Zu erledigen: Schreib aus dem Text über die Gegenphase den Abschnitt wortgetreu ab, der mit den Worten „Vereinfacht ausgedrückt, besteht“ anfängt und mit „ständig im Wechsel.“ aufhört.

Text:
################

Was ist eigentlich die Gegenphase im Schallsignal?
Habe die Suchfunktion benutzt aber keine Erklärung gefunden. der Begriff wird , vor allem bei Dipol und Biopol-LS, recht häufig verwendet.

Es ist wirklich störend wenn alle von etwas reden und man selbst hat keine Ahnung worum es da geht, kommt man sich wieder vor wie früher im Mathe-Unterricht.

Also wenn mir ein Technikfreak dies in einfachen Worten (so ungefähr Grundschulniveau) erklären kann wäre ich höchst erfreut und extrem dankbar.

Gruß
Udo


[Beitrag von Tharsus am 27. Feb 2006, 12:19 bearbeitet]
Tantris
Hat sich gelöscht
#2 erstellt: 28. Feb 2006, 17:01
Hallo Tharsus,

Du meinst eine Verpolung oder Invertierung des Signals?

Vereinfacht ausgedrückt, besteht Schall aus sog. "negativen und positiven Halbwellen" - ein Lautsprecher drückt entweder Luft zusammen oder er zieht sie auseinander, erzeugt als einmal über- und einmal Unterdruck, und das ständig im Wechsel.

Eine Verpolung oder Phaseninvertierung ist nun nichts anderes, als die Schwingungsrichtung und damit die Bewegung umzukehren: Wo eigentlich der Lautsprecher Überdruck erzeugen sollte, erzeugt er nun Unterdruck und umgekehrt.

Dipol-LS bestehen aus 2 invertierten Schallquellen, d.h. eine erzeugt eine Druckwelle, während die andere gleichzeitig eine Unterdruckwelle erzeugt (kann auch vorder- und Rückseite ein und derselben Membran sein). Im Idealfall löscht sich der Schall nun auf 90Grad seitlich völlig aus, weil er ja invertiert ist.

################

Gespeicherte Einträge
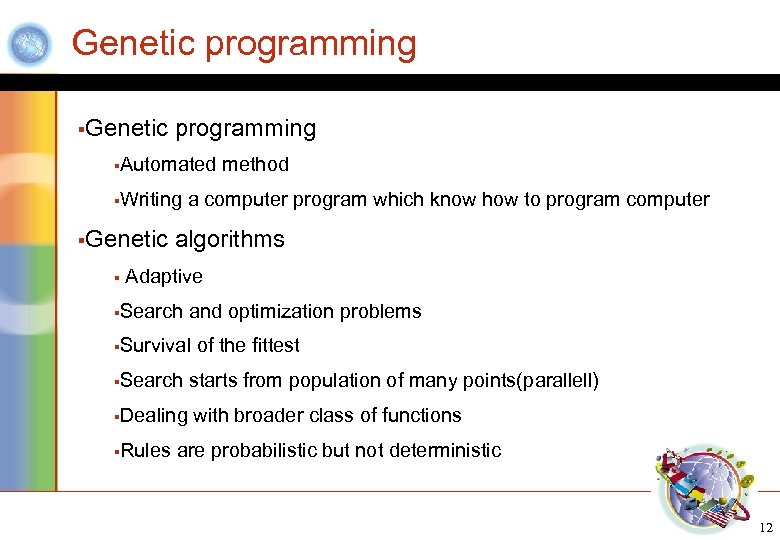 Genetic programming

▪Genetic programming

▪Automated method

▪Writing a computer program which know how to program computer

▪Genetic algorithms

▪ Adaptive

▪Search and optimization problems

▪Survival of the fittest

▪Search starts from population of many points(parallell)

▪Dealing with broader class of functions

▪Rules are probabilistic but not deterministic

12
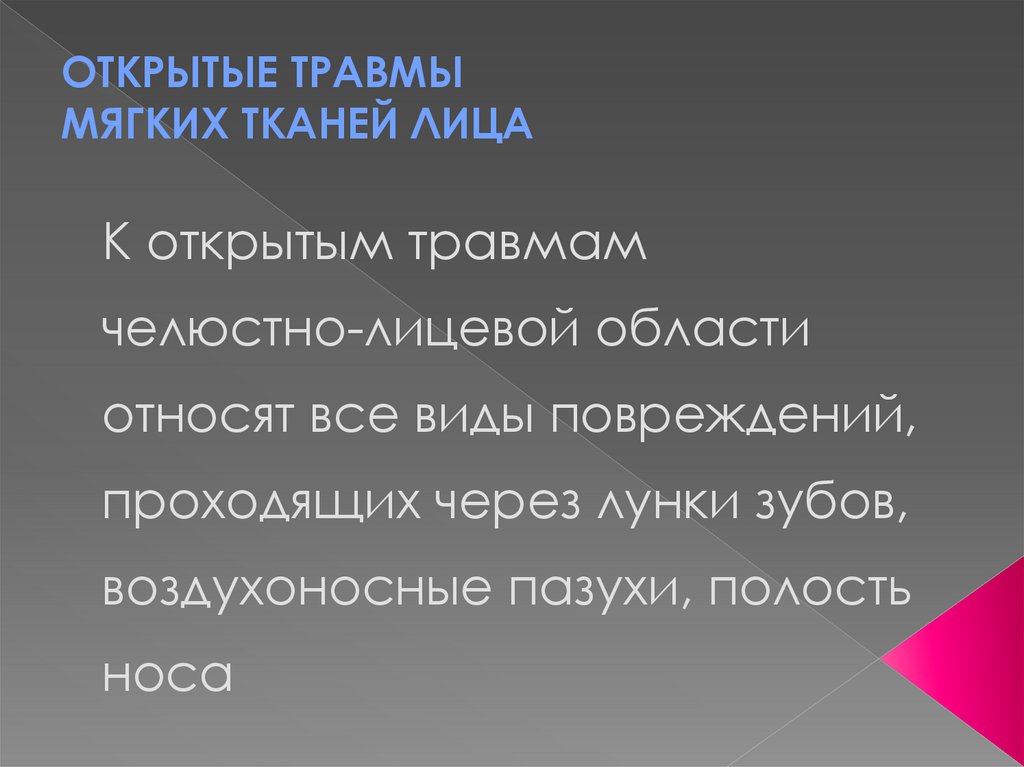 ОТКРЫТЫЕ ТРАВМЫ
МЯГКИХ ТКАНЕЙ ЛИЦА

К открытым травмам челюстно-лицевой области относят все виды повреждений, проходящих через лунки зубов, воздухоносные пазухи, полость носа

################

Ergebnis der Aufgabe:
Vereinfacht ausgedrückt, besteht Schall aus sog. "negativen und positiven Halbwellen" - ein Lautsprecher drückt entweder Luft zusammen oder er zieht sie auseinander, erzeugt als einmal über- und einmal Unterdruck, und das ständig im Wechsel.